SQL Case Expression: An Alternative to DATA Step IF/THEN Statements
John Q. Zhang LCS Industries, Inc. Clifton NJ
ABSTRACT
This paper will show that case-expression
utilized in PROC SQL can be as efficient and flexible as
the logical expression IF/THEN statement. In addition to
the advantage of clear, brief code, PROC SQL can not
only perform procedural steps but data steps as well. This
paper will show how powerful a tool PROC SQL can be.
INTRODUCTION
Quite a few papers presented in the previous
conferences and current one have elaborated the
fundamentals of SAS
SQL procedure; the syntax like
CREATE, SELECT *, FROM, GROUP BY, ORDER
BY, WHERE, INTERSECT, UNION, EXCEPT,
EXISTS, INSERT and COALESCE function become
more and more familiar to the programmers and users. It
is not premature, definitely, to further exploit the
potential and capacity of PROC SQL with the objective
of benefiting the SAS data processing community. The
paper represents one attempt at this exploitation.
RATIONALE
The SQL CASE expression normally is
composed of case-operand, when-condition and
result-expression. They must be valid sql-expressions. The
syntax format goes like the following:
CASE<case-operand>
WHEN when condition THEN result-expression
<WHEN when-condition THEN result-expression>...
<ELSE result-expression>
END.
Multiple Nested CASE expression can also be used
correspondingly to nested IF/THEN statement:
CASE<case-operand>
WHEN when condition THEN(
CASE<case-operand>
WHEN when condition THEN(
result-expression)
<ELSE(result-expression)> END)
<ELSE(result-expression)> END.
Three versions are available of the SAS
second-order program (also called ‘program generator’). Two
versions are compiled by the base SAS DATA step, with
very little PROC SQL involved, while the third version
quite heavily leaned on PROC SQL (the complete
program presented in APPENDIX III).
The function of the programs is using SAS to
read COBOL copybooks (layouts)to create SAS programs
which are able to create SAS data sets ready for further
manipulation and analysis. Some of the copybooks are
longer than 500 lines. It would be considerably
time-consuming, tedious and error-prone to manually put in
the input statement, start position, variable names,
variable length and label statement, etc. Those programs
can take care of the problems and produce exactly the
same output in a few seconds.
To set up the input statement (a sample of a
copybook can be found in APPENDIX I)copybooks have
to be cut in 2 parts: the description part (called ‘dummy’

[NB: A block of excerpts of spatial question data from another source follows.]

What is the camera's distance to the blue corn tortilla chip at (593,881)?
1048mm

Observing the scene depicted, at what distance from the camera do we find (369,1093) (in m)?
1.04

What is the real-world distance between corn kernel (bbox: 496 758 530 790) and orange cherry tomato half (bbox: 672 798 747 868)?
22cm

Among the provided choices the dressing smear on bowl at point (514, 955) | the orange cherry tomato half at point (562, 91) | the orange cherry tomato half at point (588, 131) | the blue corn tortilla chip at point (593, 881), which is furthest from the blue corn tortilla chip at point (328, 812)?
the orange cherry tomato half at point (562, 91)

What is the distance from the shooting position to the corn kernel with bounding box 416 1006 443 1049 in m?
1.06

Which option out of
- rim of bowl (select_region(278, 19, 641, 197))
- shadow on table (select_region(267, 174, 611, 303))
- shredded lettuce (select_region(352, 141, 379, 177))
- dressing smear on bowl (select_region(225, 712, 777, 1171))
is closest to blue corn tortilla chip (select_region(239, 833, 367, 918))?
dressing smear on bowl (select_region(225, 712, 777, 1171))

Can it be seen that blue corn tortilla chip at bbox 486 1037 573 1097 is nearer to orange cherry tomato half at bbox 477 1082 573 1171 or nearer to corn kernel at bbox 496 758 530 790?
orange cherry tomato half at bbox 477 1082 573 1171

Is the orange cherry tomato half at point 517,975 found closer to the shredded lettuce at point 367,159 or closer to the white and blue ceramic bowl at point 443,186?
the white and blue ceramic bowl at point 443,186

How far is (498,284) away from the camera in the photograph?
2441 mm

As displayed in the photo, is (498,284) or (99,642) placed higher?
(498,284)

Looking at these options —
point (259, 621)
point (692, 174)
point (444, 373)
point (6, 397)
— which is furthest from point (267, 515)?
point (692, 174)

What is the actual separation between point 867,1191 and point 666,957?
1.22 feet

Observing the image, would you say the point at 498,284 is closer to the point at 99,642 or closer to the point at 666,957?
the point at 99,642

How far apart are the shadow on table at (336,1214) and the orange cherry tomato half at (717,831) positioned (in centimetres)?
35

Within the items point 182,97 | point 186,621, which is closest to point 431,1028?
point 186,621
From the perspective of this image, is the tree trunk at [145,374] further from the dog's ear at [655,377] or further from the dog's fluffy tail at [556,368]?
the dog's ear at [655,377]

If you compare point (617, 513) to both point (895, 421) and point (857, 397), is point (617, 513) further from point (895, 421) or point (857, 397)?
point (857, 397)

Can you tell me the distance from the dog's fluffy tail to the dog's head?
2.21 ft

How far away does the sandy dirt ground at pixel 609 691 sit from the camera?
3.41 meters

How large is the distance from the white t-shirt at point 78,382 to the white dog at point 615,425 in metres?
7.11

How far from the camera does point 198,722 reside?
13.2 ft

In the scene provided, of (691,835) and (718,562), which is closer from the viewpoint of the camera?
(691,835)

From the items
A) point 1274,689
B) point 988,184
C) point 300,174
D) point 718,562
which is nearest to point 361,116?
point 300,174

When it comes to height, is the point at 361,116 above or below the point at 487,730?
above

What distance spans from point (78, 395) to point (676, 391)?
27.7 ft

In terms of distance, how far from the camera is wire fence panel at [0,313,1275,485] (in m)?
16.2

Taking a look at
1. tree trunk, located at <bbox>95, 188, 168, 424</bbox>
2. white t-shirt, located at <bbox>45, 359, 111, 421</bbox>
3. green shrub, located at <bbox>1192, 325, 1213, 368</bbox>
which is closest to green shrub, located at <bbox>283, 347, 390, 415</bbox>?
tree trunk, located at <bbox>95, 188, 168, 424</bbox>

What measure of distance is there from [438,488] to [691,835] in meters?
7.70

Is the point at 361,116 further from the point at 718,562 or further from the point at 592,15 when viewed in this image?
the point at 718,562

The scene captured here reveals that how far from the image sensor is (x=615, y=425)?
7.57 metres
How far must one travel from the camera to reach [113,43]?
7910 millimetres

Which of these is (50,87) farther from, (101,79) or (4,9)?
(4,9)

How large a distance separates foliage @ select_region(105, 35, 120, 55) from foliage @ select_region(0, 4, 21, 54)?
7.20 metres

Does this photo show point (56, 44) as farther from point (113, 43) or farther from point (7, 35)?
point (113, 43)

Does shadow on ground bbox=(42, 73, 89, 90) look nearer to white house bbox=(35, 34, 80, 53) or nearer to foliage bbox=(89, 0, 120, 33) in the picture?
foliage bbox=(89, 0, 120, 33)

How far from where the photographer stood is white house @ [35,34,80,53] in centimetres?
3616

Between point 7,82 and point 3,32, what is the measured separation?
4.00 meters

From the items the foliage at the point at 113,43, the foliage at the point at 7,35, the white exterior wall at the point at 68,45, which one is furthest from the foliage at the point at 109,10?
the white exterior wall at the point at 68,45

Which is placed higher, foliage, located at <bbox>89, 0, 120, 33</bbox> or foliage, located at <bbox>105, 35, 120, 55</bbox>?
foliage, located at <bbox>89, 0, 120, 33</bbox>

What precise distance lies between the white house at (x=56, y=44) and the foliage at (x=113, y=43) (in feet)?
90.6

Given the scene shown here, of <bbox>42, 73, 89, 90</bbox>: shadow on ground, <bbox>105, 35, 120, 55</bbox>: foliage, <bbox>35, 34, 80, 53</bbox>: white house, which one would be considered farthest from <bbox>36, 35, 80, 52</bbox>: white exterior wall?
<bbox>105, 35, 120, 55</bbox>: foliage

or ‘dummy1’ in the program generator); and the length
part (called ‘code’).
To create the variables using the description part
sequence numbers have to be concatenated with character
strings to avoid duplicates. After the variables are created
they can be concatenated with the description part itself
to set up label statement.
To set up the length of the variables data
transformation and manipulation of the length part of the
copybook are necessary, which is the major component of
the first 2 versions of the program generator, and where
IF/THEN statements or PROC SQL is heavily involved.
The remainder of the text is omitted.